Indian National Congress

Indian National Congress

The Indian National Congress (INC, often called Congress) is one of two major political parties in India; the other being the Bharatiya Janata Party.

Congress was founded in 1885 during the British Raj; its founders include Allan Octavian Hume, Dadabhai Naoroji and Dinshaw Wacha. In the late nineteenth and early to mid-twentieth centuries, Congress became a pivotal participant in the Indian independence movement, with over 15 million members and over 70 million participants in its opposition to British colonial rule in India.

After independence in 1947, Congress became India's dominant political party; as of 2015, in the 15 general elections since independence, it has won an outright majority on six occasions and has led the ruling coalition a further four times, heading the central government for 49 years. There have been seven Congress Prime Ministers, the first being Jawaharlal Nehru (1947–64), and the most recent Manmohan Singh (2004–14). The party's social liberal platform is generally considered to be on the centre-left of Indian politics.

From 2004 to 2014, the Congress-led United Progressive Alliance, a coalition of several regional parties, formed the Indian government and was headed by Prime Minister Manmohan Singh. As of March 2017, the party is in power in five states: Punjab, Himachal Pradesh, Karnataka, Meghalaya and Mizoram. In Bihar, it is a part of the ruling coalition. The Congress has previously directly ruled Andhra Pradesh, Tamil Nadu, Gujarat, Madhya Pradesh, Rajasthan, Uttar Pradesh and Goa. In the 2014 general election, the Congress had its poorest post-independence general election performance, winning only 44 seats of the 543-member house.

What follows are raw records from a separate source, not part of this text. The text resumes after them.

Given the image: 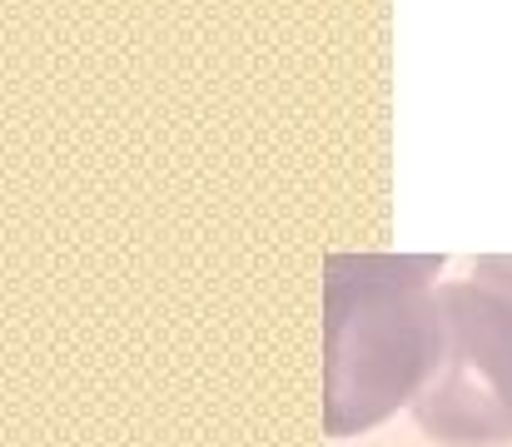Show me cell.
Returning <instances> with one entry per match:
<instances>
[{
	"instance_id": "cell-1",
	"label": "cell",
	"mask_w": 512,
	"mask_h": 447,
	"mask_svg": "<svg viewBox=\"0 0 512 447\" xmlns=\"http://www.w3.org/2000/svg\"><path fill=\"white\" fill-rule=\"evenodd\" d=\"M433 259H334L324 318V423L363 433L428 388L443 358Z\"/></svg>"
},
{
	"instance_id": "cell-2",
	"label": "cell",
	"mask_w": 512,
	"mask_h": 447,
	"mask_svg": "<svg viewBox=\"0 0 512 447\" xmlns=\"http://www.w3.org/2000/svg\"><path fill=\"white\" fill-rule=\"evenodd\" d=\"M443 358L413 398L418 428L443 447L512 443V298L483 279L443 284Z\"/></svg>"
},
{
	"instance_id": "cell-3",
	"label": "cell",
	"mask_w": 512,
	"mask_h": 447,
	"mask_svg": "<svg viewBox=\"0 0 512 447\" xmlns=\"http://www.w3.org/2000/svg\"><path fill=\"white\" fill-rule=\"evenodd\" d=\"M478 274H483V284H493V289H503L512 298V259H488Z\"/></svg>"
}]
</instances>
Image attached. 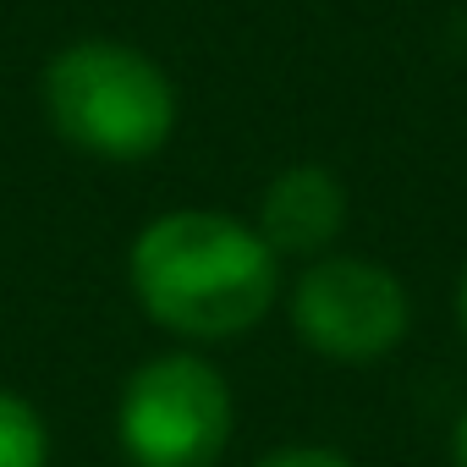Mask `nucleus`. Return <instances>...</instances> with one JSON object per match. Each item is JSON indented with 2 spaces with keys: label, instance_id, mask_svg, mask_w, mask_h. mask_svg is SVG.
<instances>
[{
  "label": "nucleus",
  "instance_id": "nucleus-1",
  "mask_svg": "<svg viewBox=\"0 0 467 467\" xmlns=\"http://www.w3.org/2000/svg\"><path fill=\"white\" fill-rule=\"evenodd\" d=\"M132 292L165 330L187 341H231L275 303V254L254 225L176 209L160 214L132 248Z\"/></svg>",
  "mask_w": 467,
  "mask_h": 467
},
{
  "label": "nucleus",
  "instance_id": "nucleus-2",
  "mask_svg": "<svg viewBox=\"0 0 467 467\" xmlns=\"http://www.w3.org/2000/svg\"><path fill=\"white\" fill-rule=\"evenodd\" d=\"M45 110L56 132L83 154L149 160L176 127V88L143 50L83 39L50 61Z\"/></svg>",
  "mask_w": 467,
  "mask_h": 467
},
{
  "label": "nucleus",
  "instance_id": "nucleus-3",
  "mask_svg": "<svg viewBox=\"0 0 467 467\" xmlns=\"http://www.w3.org/2000/svg\"><path fill=\"white\" fill-rule=\"evenodd\" d=\"M116 423L138 467H214L231 440V390L203 358L171 352L127 379Z\"/></svg>",
  "mask_w": 467,
  "mask_h": 467
},
{
  "label": "nucleus",
  "instance_id": "nucleus-4",
  "mask_svg": "<svg viewBox=\"0 0 467 467\" xmlns=\"http://www.w3.org/2000/svg\"><path fill=\"white\" fill-rule=\"evenodd\" d=\"M292 325L314 352L368 363L407 336V292L368 259H319L292 292Z\"/></svg>",
  "mask_w": 467,
  "mask_h": 467
},
{
  "label": "nucleus",
  "instance_id": "nucleus-5",
  "mask_svg": "<svg viewBox=\"0 0 467 467\" xmlns=\"http://www.w3.org/2000/svg\"><path fill=\"white\" fill-rule=\"evenodd\" d=\"M347 225V192L325 165H292L281 171L259 198V237L281 259H325Z\"/></svg>",
  "mask_w": 467,
  "mask_h": 467
},
{
  "label": "nucleus",
  "instance_id": "nucleus-6",
  "mask_svg": "<svg viewBox=\"0 0 467 467\" xmlns=\"http://www.w3.org/2000/svg\"><path fill=\"white\" fill-rule=\"evenodd\" d=\"M45 451L50 440H45L39 412L23 396L0 390V467H45Z\"/></svg>",
  "mask_w": 467,
  "mask_h": 467
},
{
  "label": "nucleus",
  "instance_id": "nucleus-7",
  "mask_svg": "<svg viewBox=\"0 0 467 467\" xmlns=\"http://www.w3.org/2000/svg\"><path fill=\"white\" fill-rule=\"evenodd\" d=\"M259 467H352V462L341 451H330V445H286V451L265 456Z\"/></svg>",
  "mask_w": 467,
  "mask_h": 467
},
{
  "label": "nucleus",
  "instance_id": "nucleus-8",
  "mask_svg": "<svg viewBox=\"0 0 467 467\" xmlns=\"http://www.w3.org/2000/svg\"><path fill=\"white\" fill-rule=\"evenodd\" d=\"M451 451H456V467H467V412H462V423H456V440H451Z\"/></svg>",
  "mask_w": 467,
  "mask_h": 467
},
{
  "label": "nucleus",
  "instance_id": "nucleus-9",
  "mask_svg": "<svg viewBox=\"0 0 467 467\" xmlns=\"http://www.w3.org/2000/svg\"><path fill=\"white\" fill-rule=\"evenodd\" d=\"M456 314H462V330H467V275H462V297H456Z\"/></svg>",
  "mask_w": 467,
  "mask_h": 467
}]
</instances>
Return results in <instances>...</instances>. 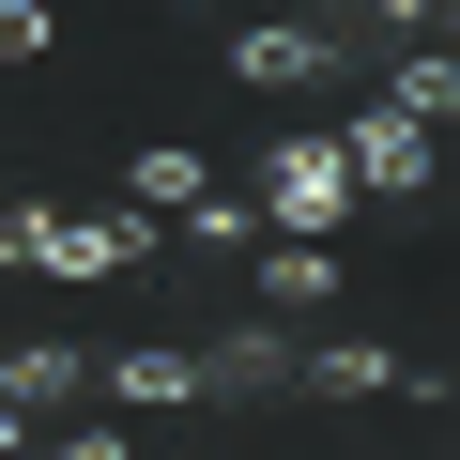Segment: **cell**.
Instances as JSON below:
<instances>
[{"label": "cell", "mask_w": 460, "mask_h": 460, "mask_svg": "<svg viewBox=\"0 0 460 460\" xmlns=\"http://www.w3.org/2000/svg\"><path fill=\"white\" fill-rule=\"evenodd\" d=\"M246 199H261L277 246H338V230L368 215V199H353V169H338V138H277V154L246 169Z\"/></svg>", "instance_id": "1"}, {"label": "cell", "mask_w": 460, "mask_h": 460, "mask_svg": "<svg viewBox=\"0 0 460 460\" xmlns=\"http://www.w3.org/2000/svg\"><path fill=\"white\" fill-rule=\"evenodd\" d=\"M230 77L246 93H338V77H368V47H353V16H261V31H230Z\"/></svg>", "instance_id": "2"}, {"label": "cell", "mask_w": 460, "mask_h": 460, "mask_svg": "<svg viewBox=\"0 0 460 460\" xmlns=\"http://www.w3.org/2000/svg\"><path fill=\"white\" fill-rule=\"evenodd\" d=\"M184 353H199V399H292V368H307V338H277V307H246V323H199Z\"/></svg>", "instance_id": "3"}, {"label": "cell", "mask_w": 460, "mask_h": 460, "mask_svg": "<svg viewBox=\"0 0 460 460\" xmlns=\"http://www.w3.org/2000/svg\"><path fill=\"white\" fill-rule=\"evenodd\" d=\"M292 399H445V368H414V353H384V338H323V353L292 368Z\"/></svg>", "instance_id": "4"}, {"label": "cell", "mask_w": 460, "mask_h": 460, "mask_svg": "<svg viewBox=\"0 0 460 460\" xmlns=\"http://www.w3.org/2000/svg\"><path fill=\"white\" fill-rule=\"evenodd\" d=\"M338 169H353V199H429V138L384 123L368 93H353V123H338Z\"/></svg>", "instance_id": "5"}, {"label": "cell", "mask_w": 460, "mask_h": 460, "mask_svg": "<svg viewBox=\"0 0 460 460\" xmlns=\"http://www.w3.org/2000/svg\"><path fill=\"white\" fill-rule=\"evenodd\" d=\"M123 261H154V215H47V277H62V292L123 277Z\"/></svg>", "instance_id": "6"}, {"label": "cell", "mask_w": 460, "mask_h": 460, "mask_svg": "<svg viewBox=\"0 0 460 460\" xmlns=\"http://www.w3.org/2000/svg\"><path fill=\"white\" fill-rule=\"evenodd\" d=\"M93 384H108V414H184V399H199V353H184V338H123Z\"/></svg>", "instance_id": "7"}, {"label": "cell", "mask_w": 460, "mask_h": 460, "mask_svg": "<svg viewBox=\"0 0 460 460\" xmlns=\"http://www.w3.org/2000/svg\"><path fill=\"white\" fill-rule=\"evenodd\" d=\"M0 399H16V414H77L93 399V353L77 338H16V353H0Z\"/></svg>", "instance_id": "8"}, {"label": "cell", "mask_w": 460, "mask_h": 460, "mask_svg": "<svg viewBox=\"0 0 460 460\" xmlns=\"http://www.w3.org/2000/svg\"><path fill=\"white\" fill-rule=\"evenodd\" d=\"M368 108H384V123H414V138H429V123H445V108H460V62H445V47H399V62H384V77H368Z\"/></svg>", "instance_id": "9"}, {"label": "cell", "mask_w": 460, "mask_h": 460, "mask_svg": "<svg viewBox=\"0 0 460 460\" xmlns=\"http://www.w3.org/2000/svg\"><path fill=\"white\" fill-rule=\"evenodd\" d=\"M215 184H230V169H199V154H184V138H154V154H138V169H123V199H138V215H154V230H169V215H199V199H215Z\"/></svg>", "instance_id": "10"}, {"label": "cell", "mask_w": 460, "mask_h": 460, "mask_svg": "<svg viewBox=\"0 0 460 460\" xmlns=\"http://www.w3.org/2000/svg\"><path fill=\"white\" fill-rule=\"evenodd\" d=\"M323 292H338V261H323V246H261V307H277V323H292V307H323Z\"/></svg>", "instance_id": "11"}, {"label": "cell", "mask_w": 460, "mask_h": 460, "mask_svg": "<svg viewBox=\"0 0 460 460\" xmlns=\"http://www.w3.org/2000/svg\"><path fill=\"white\" fill-rule=\"evenodd\" d=\"M169 230H184V246H230V261H246V230H261V199H246V184H215V199H199V215H169Z\"/></svg>", "instance_id": "12"}, {"label": "cell", "mask_w": 460, "mask_h": 460, "mask_svg": "<svg viewBox=\"0 0 460 460\" xmlns=\"http://www.w3.org/2000/svg\"><path fill=\"white\" fill-rule=\"evenodd\" d=\"M0 277H47V199H0Z\"/></svg>", "instance_id": "13"}, {"label": "cell", "mask_w": 460, "mask_h": 460, "mask_svg": "<svg viewBox=\"0 0 460 460\" xmlns=\"http://www.w3.org/2000/svg\"><path fill=\"white\" fill-rule=\"evenodd\" d=\"M47 460H138V445H123V414H62V429H47Z\"/></svg>", "instance_id": "14"}, {"label": "cell", "mask_w": 460, "mask_h": 460, "mask_svg": "<svg viewBox=\"0 0 460 460\" xmlns=\"http://www.w3.org/2000/svg\"><path fill=\"white\" fill-rule=\"evenodd\" d=\"M47 47V0H0V62H31Z\"/></svg>", "instance_id": "15"}, {"label": "cell", "mask_w": 460, "mask_h": 460, "mask_svg": "<svg viewBox=\"0 0 460 460\" xmlns=\"http://www.w3.org/2000/svg\"><path fill=\"white\" fill-rule=\"evenodd\" d=\"M0 460H47V414H16V399H0Z\"/></svg>", "instance_id": "16"}]
</instances>
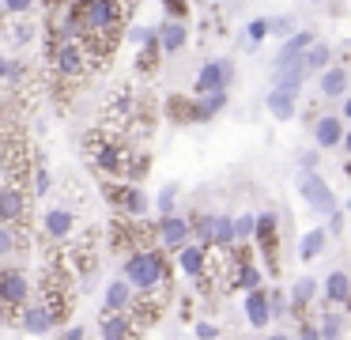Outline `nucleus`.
Returning <instances> with one entry per match:
<instances>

The Congress' social policy is based upon the Gandhian principle of Sarvodaya—the lifting up of all sections of society—which involves the improvement of the lives of economically underprivileged and socially marginalised people. The party primarily endorses social liberalism—seeking to balance individual liberty and social justice, and secularism—asserting the right to be free from religious rule and teachings.